A recent post here nicely summarized the architectural advantages of column store for analytics and described the trade-off inherent in choosing a column-orientation. In short, there is overhead associated with taking a row as input and breaking it into columns while retaining the information required to recompose the data as rows at any time. This overhead makes a row orientation significantly more effective for OLTP.
The author used HANA as the model for an in-memory column store and the product his company has developed as the model for an in-memory row-store.
But there are two concepts that were missed, I think.
First, HANA supports a columnar table type that supports the insert, update, and delete of rows as rows. This provides all of the architectural advantages of an in-memory row store for OLTP workloads. The hybrid notion means that after a row is transacted into the transient queue it moves to a columnar format in the background where it is available for analytics… and once moved the transient row is removed. If you run an analytic query against a table it will process against a snapshot using MVCC that exposes the majority of the data as columns and then picks up whatever records were still in the transient queue when the query started.
Note that this means that the compromise with the hybrid table is on the analytic side. Analytics gets 99% of the benefit of a column store (assuming that 99% of the data has been converted to column-orientation) and there is no compromise on the OLTP side. In the case where a mixed workload; analytics and OLTP are pounding the table we might expect that the analytics side might suffer more as more data will still be in a row orientation… and transactions will interfere some with the ability of HANA to fully optimize the use of processor caches for columnar analytics… but the transactions should fly.

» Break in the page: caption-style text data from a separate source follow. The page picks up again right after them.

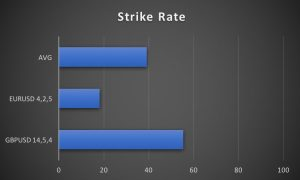 Strike rates for the Stochastic Review - Method 2
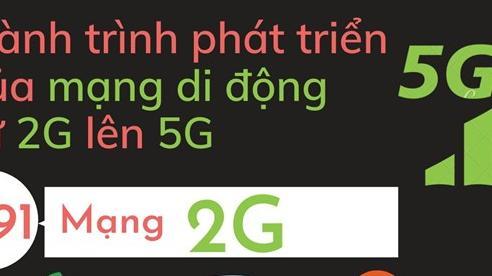 Hành trình phát triển của mạng di động từ 2G lên 5G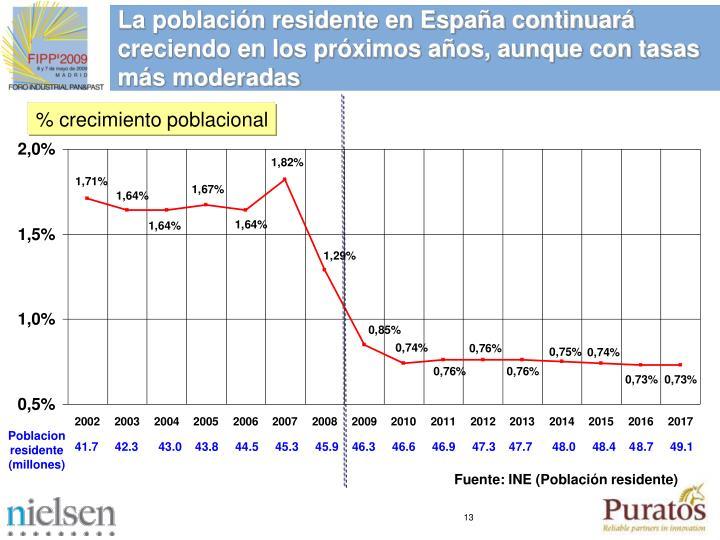 La población residente en España continuará creciendo en los próximos años, aunque con tasas más moderadas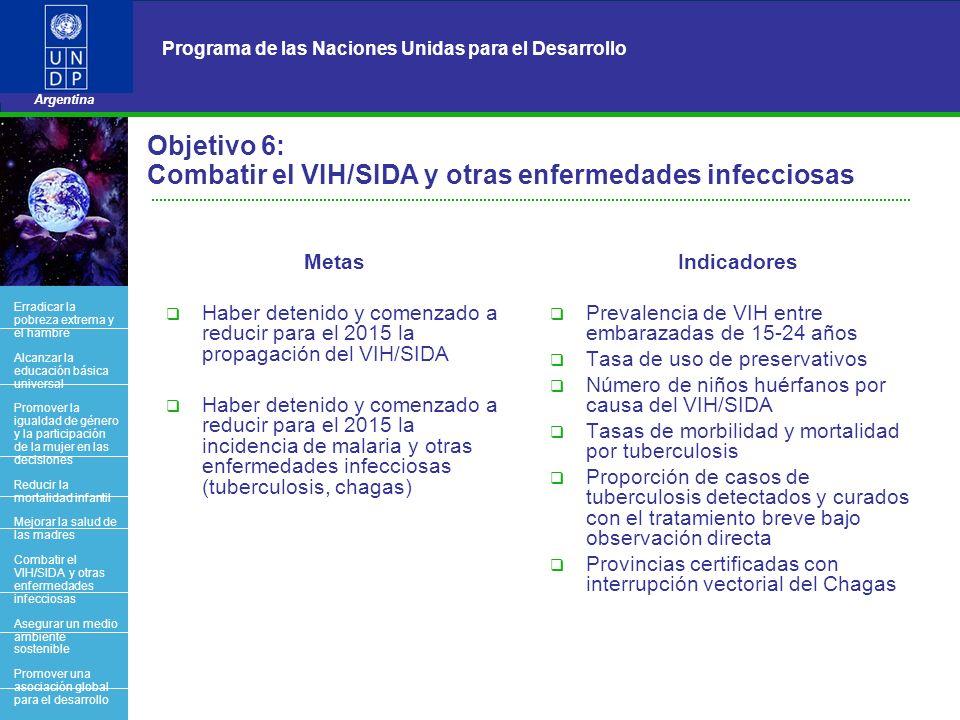 10 Programa de las Naciones Unidas para el Desarrollo Argentina BACK OFFICE Objetivo 6: Combatir el VIH/SIDA y otras enfermedades infecciosas Metas Ha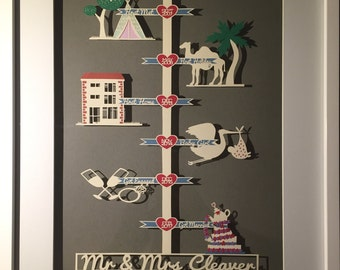 Personalised Timeline Framed papercut
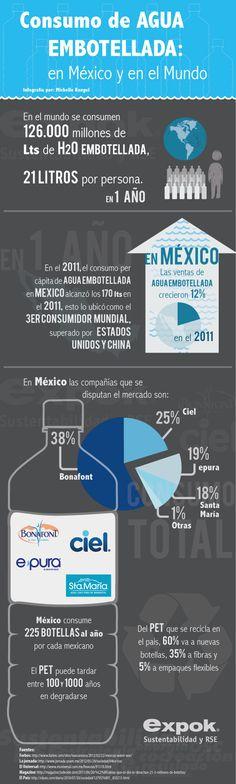 Les compartimos nuestra #infografía; Consumo de agua embotellada: en México y en el Mundo http://www.expoknews.com/2013/03/22/consumo-de-agua-embotellada-en-mexico-y-en-el-mundo/?utm_source=Copy+of+22+de+Marzo+2013_campaign=22%2F03%2F2012_medium=email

This leads to my second point. For lots of good reasons HANA, Oracle, DB2, SQL Server and ASE are general purpose relational database systems. They solve for a wide range of query types and are not tightly tuned for just OLTP. It is a fact that you can build extremely powerful OLTP-tuned systems. They have been around for ages: Tandem Non-Stop and IBM TPF come to mind. But if you implement these then you have to replicate the data to satisfy operational reporting requirements and this introduces significant latency into your business processes.
Oracle, DB2, SQL Server and ASE effectively satisfy some operational reporting requirements, plus OLTP, against a single table instance. But the existence of separate data warehouse systems and operational data stores (ODS) are evidence that they cannot satisfy much without a replica and without significant latency. HANA changes the game here with its hybrid tables.
The author mentioned above might have done better to point out that his OLTP system is much more effective than the older OLTP players. He might point out that there is a spot for a high-volume OLTP product that does not carry the overhead of a general-purpose query engine. But the real question is: if you add the TCO of a specialized high-performance OLTP database plus the TCO of an ODS plus the TCO of a specialized data warehouse infrastructure; how will that compare to the TCO of one instance of HANA for OLTP and ODS and hot data DW plus something like Hadoop for colder data… with the HANA Smart Data Access facility making it all seem as one?